Black & White Cupcakes
Chocolate cupcakes with a cheesecake center that's studded with chocolate mini chips.
This recipe contains , cream cheese, sugar, salt, eggs, sour cream, chocolate chips, , flour (all-purpose), sugar, cocoa powder, baking soda, salt, water, sour cream, butter (unsalted), vanilla extract
- cheesecake filling:
- 8 oz. cream cheese, softened
- 1/4 cup(s) sugar
- 1/8 tsp. salt
- 1 egg white
- 1 tbsp. sour cream
- 2 tbsp. chocolate mini chips
- cake batter:
- 3/4 oz. all-purpose flour
- 1/2 cup(s) plus 2 T. sugar
- 1/4 cup(s) cocoa powder
- 3/4 tsp. baking soda
- 1/4 tsp. salt
- 1/2 cup(s) plus 2 T. water
- 1/3 cup(s) sour cream
- 4 tbsp. (half a stick) unsalted butter, melted and cooled
- 1/2 tsp. vanilla extract
- 1. Adjust the oven rack to the lower-middle position and preheat oven to 400 degrees f.
- 2. Line a standard muffin tin with cupcake liners, set aside.
- 3. In a medium bowl add the cream cheese, 1/4 cup of sugar and 1/8 teaspoon of salt.
- 4. Using an electric mixer, beat until combined.
- 5. Add the egg white and 1 Tablespoon of sour cream, beat until combined and creamy.
- 6. Stir in the chocolate chips.
- 7. Set aside while preparing the cupcake batter.
- 8. In a large bowl combine flour, 1/2 cup, plus 2 Tablespoons of sugar, cocoa powder, baking soda and 1/4 teaspoon salt.
- 9. Whisk until combined.
- 10. Make a well in the center of the mixture, add the water, 1/3 c. sour cream, melted butter and vanilla.

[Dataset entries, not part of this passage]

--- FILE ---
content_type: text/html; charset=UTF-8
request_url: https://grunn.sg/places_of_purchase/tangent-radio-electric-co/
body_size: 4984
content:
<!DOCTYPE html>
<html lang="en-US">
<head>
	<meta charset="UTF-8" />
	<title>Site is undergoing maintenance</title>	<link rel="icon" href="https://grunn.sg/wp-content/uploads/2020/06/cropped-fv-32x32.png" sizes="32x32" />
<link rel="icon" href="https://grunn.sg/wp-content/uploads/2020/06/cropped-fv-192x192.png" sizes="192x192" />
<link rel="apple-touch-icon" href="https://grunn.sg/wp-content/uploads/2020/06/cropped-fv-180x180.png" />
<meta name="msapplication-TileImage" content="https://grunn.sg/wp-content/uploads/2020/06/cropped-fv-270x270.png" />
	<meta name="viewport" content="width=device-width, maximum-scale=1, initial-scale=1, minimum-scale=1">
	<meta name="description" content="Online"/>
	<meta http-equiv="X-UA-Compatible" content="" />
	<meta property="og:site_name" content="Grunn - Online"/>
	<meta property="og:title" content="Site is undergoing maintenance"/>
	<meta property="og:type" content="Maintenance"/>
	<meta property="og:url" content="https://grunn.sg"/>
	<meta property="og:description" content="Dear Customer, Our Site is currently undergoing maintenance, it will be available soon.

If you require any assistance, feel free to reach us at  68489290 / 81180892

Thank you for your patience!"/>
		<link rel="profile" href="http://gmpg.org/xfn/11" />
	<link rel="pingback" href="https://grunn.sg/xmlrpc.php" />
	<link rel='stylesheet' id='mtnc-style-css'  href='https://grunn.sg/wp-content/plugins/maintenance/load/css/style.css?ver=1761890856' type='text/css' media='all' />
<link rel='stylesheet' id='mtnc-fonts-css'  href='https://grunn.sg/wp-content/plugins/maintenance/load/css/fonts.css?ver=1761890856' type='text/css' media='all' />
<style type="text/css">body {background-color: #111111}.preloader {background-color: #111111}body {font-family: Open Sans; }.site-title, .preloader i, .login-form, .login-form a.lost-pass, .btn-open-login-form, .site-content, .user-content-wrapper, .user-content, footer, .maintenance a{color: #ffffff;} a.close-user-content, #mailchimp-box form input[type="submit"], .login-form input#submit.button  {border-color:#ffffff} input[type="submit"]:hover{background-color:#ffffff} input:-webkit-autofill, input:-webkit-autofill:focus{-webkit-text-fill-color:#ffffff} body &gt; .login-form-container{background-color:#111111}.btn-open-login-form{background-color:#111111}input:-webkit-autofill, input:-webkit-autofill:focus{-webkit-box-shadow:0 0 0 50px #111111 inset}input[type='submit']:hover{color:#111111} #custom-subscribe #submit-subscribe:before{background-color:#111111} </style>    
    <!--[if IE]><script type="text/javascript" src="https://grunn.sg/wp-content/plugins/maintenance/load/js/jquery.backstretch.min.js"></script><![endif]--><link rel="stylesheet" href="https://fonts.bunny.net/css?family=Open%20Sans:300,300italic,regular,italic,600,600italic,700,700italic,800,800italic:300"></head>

- 11. Whisk until just combined.
- 12. Divide the batter evenly between the muffin cups.
- 13. Add a heaping tablespoon of the cheesecake batter right on top of the cake batter.
- 14. Bake until the tops of the cupcakes just begin to crack, about 18-20 minutes.
- 15. Let the cupcakes cool in the tin for 10 minutes before removing them to a wire rack to cool completely.